The reformist-inclined President Hassan Rouhani, who won a second term in 2017 riding on Iranians' hopes to see the deal through, has powerful enemies within the state to contend with. There is the ultra-conservative clerical body, which tends to see any rapprochement with the West as a dilution of the Islamic Revolution. And there is the Revolutionary Guard Corps, the armed wing that was tasked with guarding the victory of the Revolution at all costs.
The Revolutionary Guard and the Nuclear Deal
The Revolutionary Guard is increasingly thought, however, to be a force in its own right rather than one working in synchronicity with the state. And the Guard Corp's loathing of the nuclear deal is an open secret, a loathing based on both on ideological grounds, and because of the threat a lifting of sanctions would represent to their entrenched business interests.
Details are still sketchy, but arresting a dual British-Iranian national at this absolute low in the health of the Iran nuclear deal looks like Iranian hardliners trying to hammer another nail into the deal's coffin. President Trump looks ever more determined to kill the deal.

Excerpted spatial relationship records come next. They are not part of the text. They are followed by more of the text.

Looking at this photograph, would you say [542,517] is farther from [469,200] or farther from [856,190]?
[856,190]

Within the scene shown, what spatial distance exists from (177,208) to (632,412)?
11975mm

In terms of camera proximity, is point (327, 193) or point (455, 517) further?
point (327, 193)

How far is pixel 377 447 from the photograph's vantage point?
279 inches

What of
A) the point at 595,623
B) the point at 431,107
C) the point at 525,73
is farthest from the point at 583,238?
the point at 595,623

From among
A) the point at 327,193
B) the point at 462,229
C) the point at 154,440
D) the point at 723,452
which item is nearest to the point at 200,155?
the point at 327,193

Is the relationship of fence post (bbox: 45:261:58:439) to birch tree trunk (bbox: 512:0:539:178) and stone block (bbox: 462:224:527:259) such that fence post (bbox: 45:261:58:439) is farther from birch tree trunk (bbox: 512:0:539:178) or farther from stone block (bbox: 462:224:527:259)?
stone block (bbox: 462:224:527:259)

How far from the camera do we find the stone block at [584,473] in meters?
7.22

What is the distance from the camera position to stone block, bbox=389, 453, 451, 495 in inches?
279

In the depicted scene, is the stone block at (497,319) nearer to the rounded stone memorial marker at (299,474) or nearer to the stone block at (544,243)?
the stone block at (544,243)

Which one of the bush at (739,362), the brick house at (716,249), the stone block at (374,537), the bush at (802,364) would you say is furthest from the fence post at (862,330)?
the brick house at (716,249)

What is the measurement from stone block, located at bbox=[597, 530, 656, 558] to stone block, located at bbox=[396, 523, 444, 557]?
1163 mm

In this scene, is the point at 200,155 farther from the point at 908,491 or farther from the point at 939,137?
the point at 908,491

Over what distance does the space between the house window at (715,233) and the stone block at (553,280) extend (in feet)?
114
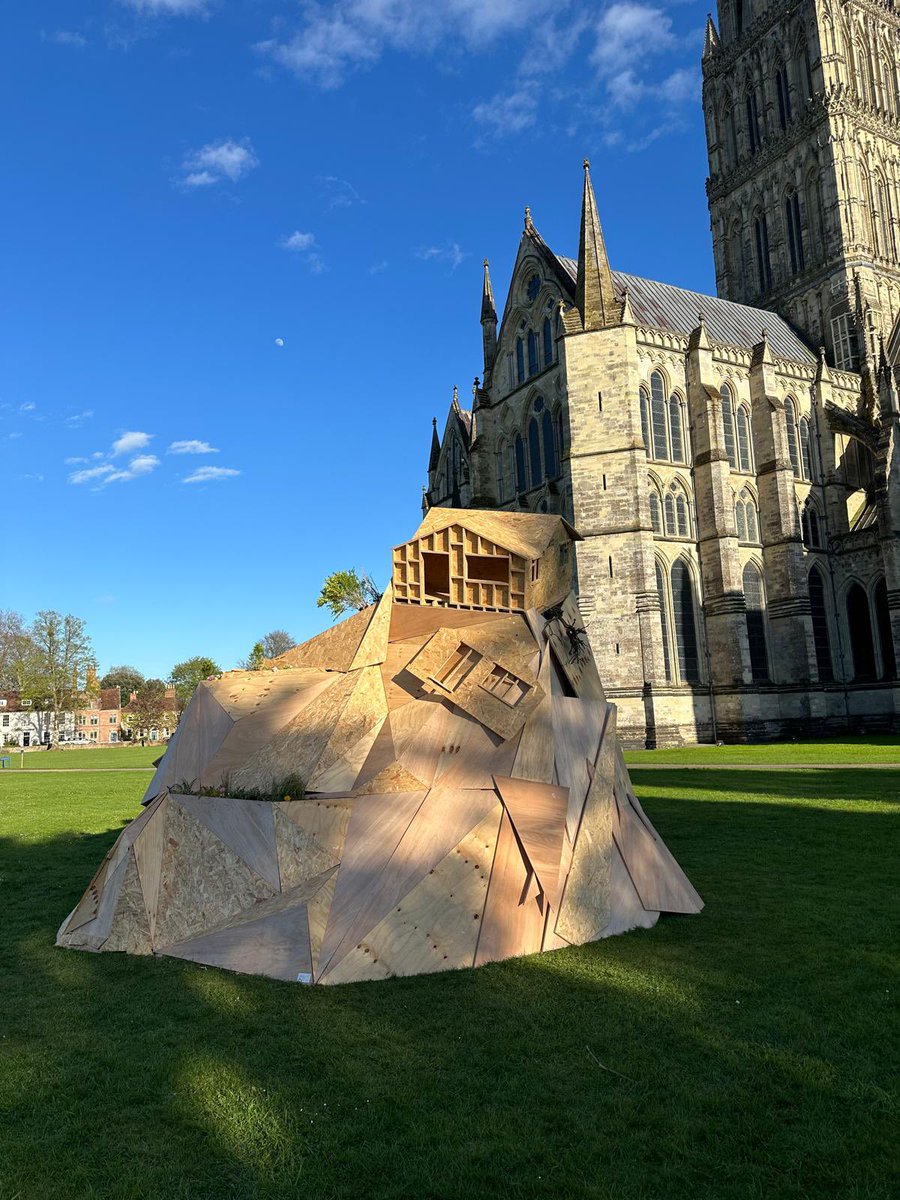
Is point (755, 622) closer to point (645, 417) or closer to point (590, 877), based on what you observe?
point (645, 417)

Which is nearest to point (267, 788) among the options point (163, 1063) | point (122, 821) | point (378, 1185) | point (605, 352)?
point (163, 1063)

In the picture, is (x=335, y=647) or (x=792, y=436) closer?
(x=335, y=647)

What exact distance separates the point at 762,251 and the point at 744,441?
2033 cm

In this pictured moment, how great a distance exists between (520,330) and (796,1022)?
38322mm

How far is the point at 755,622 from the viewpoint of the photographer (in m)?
38.1

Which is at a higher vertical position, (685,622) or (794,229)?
(794,229)

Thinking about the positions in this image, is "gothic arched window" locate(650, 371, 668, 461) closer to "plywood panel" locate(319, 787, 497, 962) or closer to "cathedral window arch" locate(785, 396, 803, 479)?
"cathedral window arch" locate(785, 396, 803, 479)

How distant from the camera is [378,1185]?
3.77 metres

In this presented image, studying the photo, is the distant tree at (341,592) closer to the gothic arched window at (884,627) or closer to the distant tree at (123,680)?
the gothic arched window at (884,627)

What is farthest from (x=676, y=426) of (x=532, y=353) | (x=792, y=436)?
(x=792, y=436)

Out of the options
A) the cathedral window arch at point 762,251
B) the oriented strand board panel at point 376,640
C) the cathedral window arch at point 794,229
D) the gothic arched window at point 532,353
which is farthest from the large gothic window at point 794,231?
the oriented strand board panel at point 376,640

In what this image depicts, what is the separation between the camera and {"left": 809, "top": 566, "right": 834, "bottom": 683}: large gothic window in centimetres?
4000

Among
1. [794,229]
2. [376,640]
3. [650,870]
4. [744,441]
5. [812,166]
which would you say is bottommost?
[650,870]

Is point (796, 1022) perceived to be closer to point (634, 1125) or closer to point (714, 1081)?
point (714, 1081)
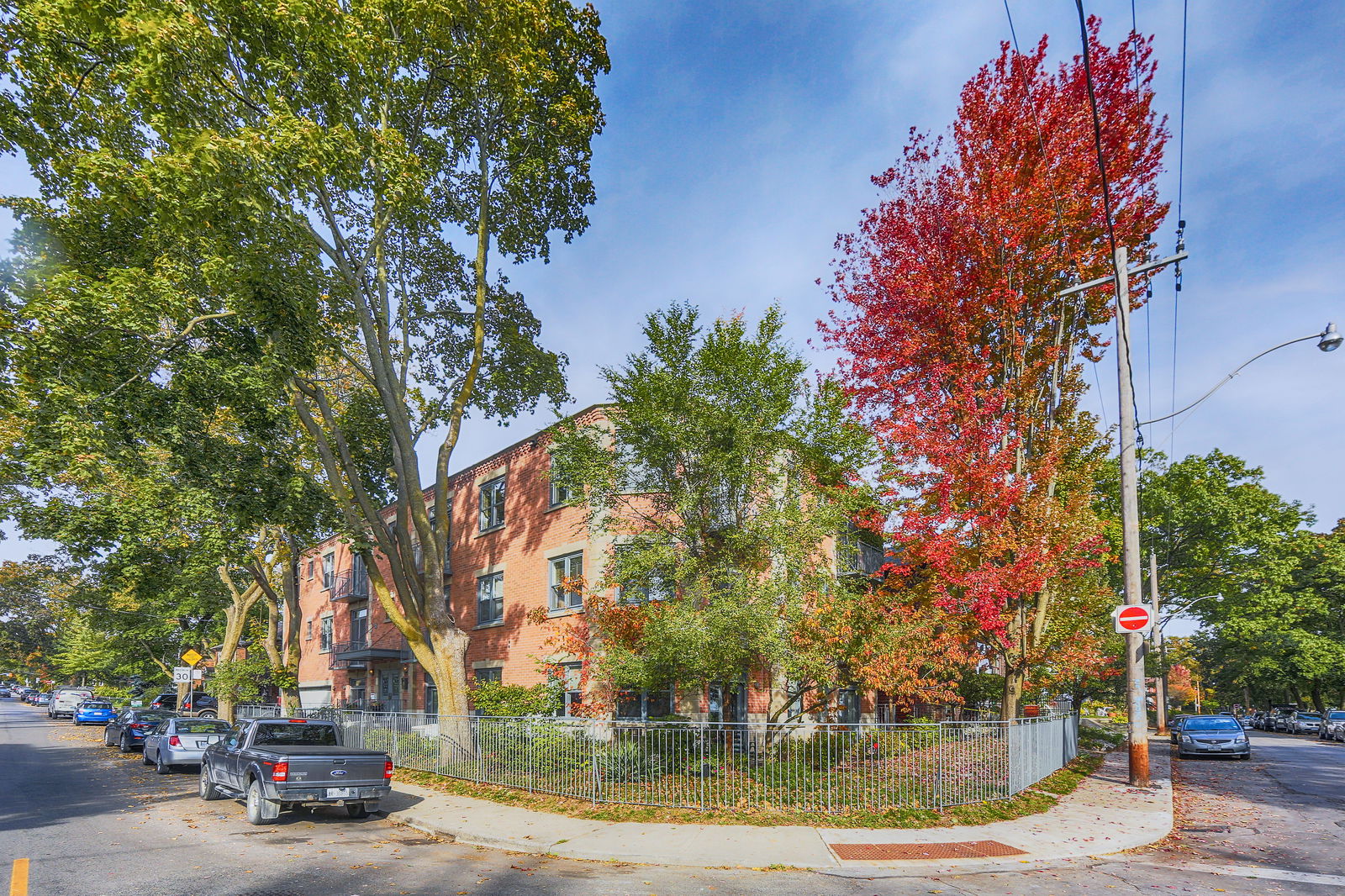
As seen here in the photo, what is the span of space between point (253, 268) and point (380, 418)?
7.56 m

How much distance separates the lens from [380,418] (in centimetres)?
2186

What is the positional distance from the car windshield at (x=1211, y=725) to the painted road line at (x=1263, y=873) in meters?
19.2

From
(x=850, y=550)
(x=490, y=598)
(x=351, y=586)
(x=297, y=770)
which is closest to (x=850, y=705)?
(x=850, y=550)

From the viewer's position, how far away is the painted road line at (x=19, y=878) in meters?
7.61

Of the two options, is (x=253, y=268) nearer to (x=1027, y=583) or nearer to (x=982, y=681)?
(x=1027, y=583)

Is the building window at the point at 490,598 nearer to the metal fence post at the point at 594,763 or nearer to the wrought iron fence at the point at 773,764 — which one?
the wrought iron fence at the point at 773,764

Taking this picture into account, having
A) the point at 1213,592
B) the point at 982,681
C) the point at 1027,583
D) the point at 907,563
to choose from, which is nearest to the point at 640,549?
the point at 907,563

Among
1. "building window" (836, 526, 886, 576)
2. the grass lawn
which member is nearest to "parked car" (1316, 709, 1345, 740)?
"building window" (836, 526, 886, 576)

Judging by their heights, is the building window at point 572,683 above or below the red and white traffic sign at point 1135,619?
below

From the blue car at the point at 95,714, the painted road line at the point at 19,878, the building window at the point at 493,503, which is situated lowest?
the blue car at the point at 95,714

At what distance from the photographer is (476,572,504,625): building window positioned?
81.2 feet

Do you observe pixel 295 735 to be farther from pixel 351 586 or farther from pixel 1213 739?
pixel 1213 739

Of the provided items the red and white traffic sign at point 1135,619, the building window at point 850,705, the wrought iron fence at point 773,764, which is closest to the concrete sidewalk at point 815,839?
the wrought iron fence at point 773,764

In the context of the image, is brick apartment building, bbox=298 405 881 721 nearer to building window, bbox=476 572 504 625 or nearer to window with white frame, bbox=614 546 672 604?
building window, bbox=476 572 504 625
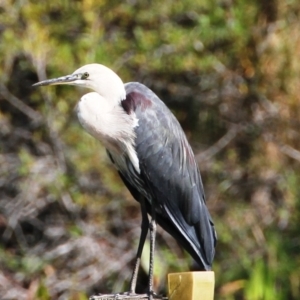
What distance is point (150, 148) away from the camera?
150 inches

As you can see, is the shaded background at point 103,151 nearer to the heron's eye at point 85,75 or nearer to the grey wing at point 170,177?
the grey wing at point 170,177

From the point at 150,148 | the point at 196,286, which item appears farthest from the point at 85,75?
the point at 196,286

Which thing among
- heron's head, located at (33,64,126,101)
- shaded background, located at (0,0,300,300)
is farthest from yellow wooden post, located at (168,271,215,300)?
shaded background, located at (0,0,300,300)

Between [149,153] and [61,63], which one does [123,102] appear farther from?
[61,63]

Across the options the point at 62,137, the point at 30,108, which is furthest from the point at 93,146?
the point at 30,108

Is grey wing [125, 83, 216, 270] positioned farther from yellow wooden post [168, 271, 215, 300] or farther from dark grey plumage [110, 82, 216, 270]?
yellow wooden post [168, 271, 215, 300]

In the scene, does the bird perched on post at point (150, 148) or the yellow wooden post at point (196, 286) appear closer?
the yellow wooden post at point (196, 286)

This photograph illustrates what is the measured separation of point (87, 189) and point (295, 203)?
1.39 m

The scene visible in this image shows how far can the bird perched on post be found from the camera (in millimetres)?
3756

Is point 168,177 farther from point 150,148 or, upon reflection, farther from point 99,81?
point 99,81

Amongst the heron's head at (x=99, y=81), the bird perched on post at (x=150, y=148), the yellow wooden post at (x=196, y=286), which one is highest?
the heron's head at (x=99, y=81)

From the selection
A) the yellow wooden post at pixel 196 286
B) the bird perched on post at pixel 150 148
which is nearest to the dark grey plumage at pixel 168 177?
the bird perched on post at pixel 150 148

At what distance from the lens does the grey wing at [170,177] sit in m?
3.73

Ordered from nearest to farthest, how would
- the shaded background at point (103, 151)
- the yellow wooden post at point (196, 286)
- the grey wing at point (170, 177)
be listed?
1. the yellow wooden post at point (196, 286)
2. the grey wing at point (170, 177)
3. the shaded background at point (103, 151)
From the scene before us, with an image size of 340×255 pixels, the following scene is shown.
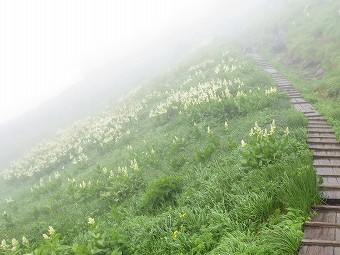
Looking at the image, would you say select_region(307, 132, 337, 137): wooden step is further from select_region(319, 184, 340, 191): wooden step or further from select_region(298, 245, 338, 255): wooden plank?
select_region(298, 245, 338, 255): wooden plank

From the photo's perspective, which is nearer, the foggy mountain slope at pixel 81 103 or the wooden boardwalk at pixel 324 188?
the wooden boardwalk at pixel 324 188

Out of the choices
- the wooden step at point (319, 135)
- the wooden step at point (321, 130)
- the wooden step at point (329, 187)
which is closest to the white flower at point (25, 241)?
the wooden step at point (329, 187)

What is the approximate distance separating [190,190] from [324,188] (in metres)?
3.17

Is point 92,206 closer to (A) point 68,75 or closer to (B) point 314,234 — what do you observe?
(B) point 314,234

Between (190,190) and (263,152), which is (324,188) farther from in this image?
(190,190)

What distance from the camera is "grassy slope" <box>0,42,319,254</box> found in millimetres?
6559

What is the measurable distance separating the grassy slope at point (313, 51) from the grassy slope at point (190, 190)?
191cm

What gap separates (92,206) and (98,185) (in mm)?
1094

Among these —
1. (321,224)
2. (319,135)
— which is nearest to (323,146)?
(319,135)

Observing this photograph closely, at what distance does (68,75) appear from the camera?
103500 millimetres

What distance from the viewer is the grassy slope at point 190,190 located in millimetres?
6559

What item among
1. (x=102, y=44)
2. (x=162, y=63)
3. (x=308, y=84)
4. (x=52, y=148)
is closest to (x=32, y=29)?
(x=102, y=44)

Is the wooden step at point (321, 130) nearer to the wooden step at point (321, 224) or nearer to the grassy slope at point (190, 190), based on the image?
the grassy slope at point (190, 190)

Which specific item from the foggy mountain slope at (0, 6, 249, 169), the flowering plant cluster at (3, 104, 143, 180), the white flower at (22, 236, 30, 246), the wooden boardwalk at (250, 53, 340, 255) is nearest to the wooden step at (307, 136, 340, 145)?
the wooden boardwalk at (250, 53, 340, 255)
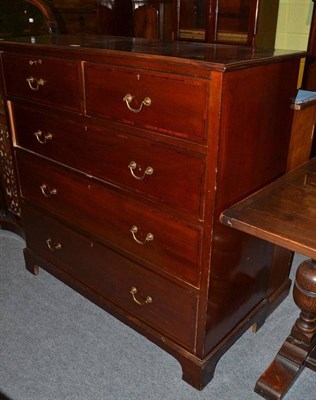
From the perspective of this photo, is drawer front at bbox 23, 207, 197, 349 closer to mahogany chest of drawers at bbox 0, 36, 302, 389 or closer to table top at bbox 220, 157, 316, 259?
mahogany chest of drawers at bbox 0, 36, 302, 389

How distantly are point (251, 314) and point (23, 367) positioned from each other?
0.92 meters

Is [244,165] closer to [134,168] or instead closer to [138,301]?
[134,168]

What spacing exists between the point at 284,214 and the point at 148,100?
1.66ft

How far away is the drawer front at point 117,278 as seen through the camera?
4.71ft

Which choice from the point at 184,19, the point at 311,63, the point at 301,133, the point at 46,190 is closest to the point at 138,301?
the point at 46,190

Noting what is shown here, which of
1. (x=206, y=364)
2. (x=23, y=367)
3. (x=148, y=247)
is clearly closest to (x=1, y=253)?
(x=23, y=367)

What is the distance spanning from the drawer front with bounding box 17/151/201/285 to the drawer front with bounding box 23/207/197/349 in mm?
71

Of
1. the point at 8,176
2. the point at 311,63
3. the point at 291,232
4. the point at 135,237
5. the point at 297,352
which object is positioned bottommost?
the point at 297,352

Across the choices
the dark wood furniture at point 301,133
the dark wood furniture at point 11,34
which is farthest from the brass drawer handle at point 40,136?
the dark wood furniture at point 301,133

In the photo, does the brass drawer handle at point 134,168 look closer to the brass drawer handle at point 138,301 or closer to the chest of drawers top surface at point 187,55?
the chest of drawers top surface at point 187,55

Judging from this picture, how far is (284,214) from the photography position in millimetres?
1095

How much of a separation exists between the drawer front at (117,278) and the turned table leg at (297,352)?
1.06ft

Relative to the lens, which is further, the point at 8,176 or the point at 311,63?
the point at 311,63

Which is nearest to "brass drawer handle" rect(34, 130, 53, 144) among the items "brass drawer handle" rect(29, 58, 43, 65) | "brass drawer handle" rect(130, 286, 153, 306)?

His opposition to it went from a campaign promise, to a "will I, won't I" routine over the first year of his Presidency, to what looks like its death knell over the last few weeks. He fired the pro-deal Secretary of State Rex Tillerson, and made arch-Iran hawk John Bolton his National Security Adviser.
As the May 12th deadline for either extending the sanctions waiver or ending it approaches, French President Emmanuel Macron made an eleventh hour visit to Washington to try and sway Trump to save the deal, apparently to little avail.
If Trump does renege on the JCPOA as expected, the deal technically still stands between Iran and the European parties to the deal. EU member states remain generally very supportive of it, and even if America pulls out and reimposed sanctions, the economic impact of unilateral sanctions from Washington would be limited.
Whether a JCPOA without American participation would hold Iran's participation is open to doubt. But if opposition to it began to grow among the deal's other partners, it is very hard indeed to see a future for it. And Britain is the obvious choice to try and sway.
Will Britain Side With the United States on Iran?
Having boisterously parted ways with the European Union in 2016, its government is now desperate for allies. The embattled Prime Minister Theresa May has made clear that she is unprepared to alienate Trump, siding with him on most foreign policy matters, and keeping quiet where she cannot defend him. Iran hawks in the UK are taking note.
One British think-tank has said that the UK must avoid parting ways over Iran with the US after Brexit, and some prominent Conservative MPs and potential rivals for the post of Prime Minister have opposed the deal. A second British citizen finding themselves behind bars in Iran, despite what is meant to be a phase of warming relations, will make it harder to defend the British role in the JCPOA in Westminster if the position is challenged.
If these are the reasons behind Edalat's arrest, then appeals to Rouhani will probably have little traction, for it is him these detentions are trying to undermine.
Rouhani's credibility is already stretched now that the deal is on the rocks, and his power to stand up to hardliners is waning. Meanwhile, dual nationals and vulnerable visitors find themselves caught up in the mix, with Edalat becoming a political pawn in a game he never wanted to play.
Those who know him in the UK seem convinced of his innocence. For now, Edalat's fate hangs in the balance, and Iran's future with it.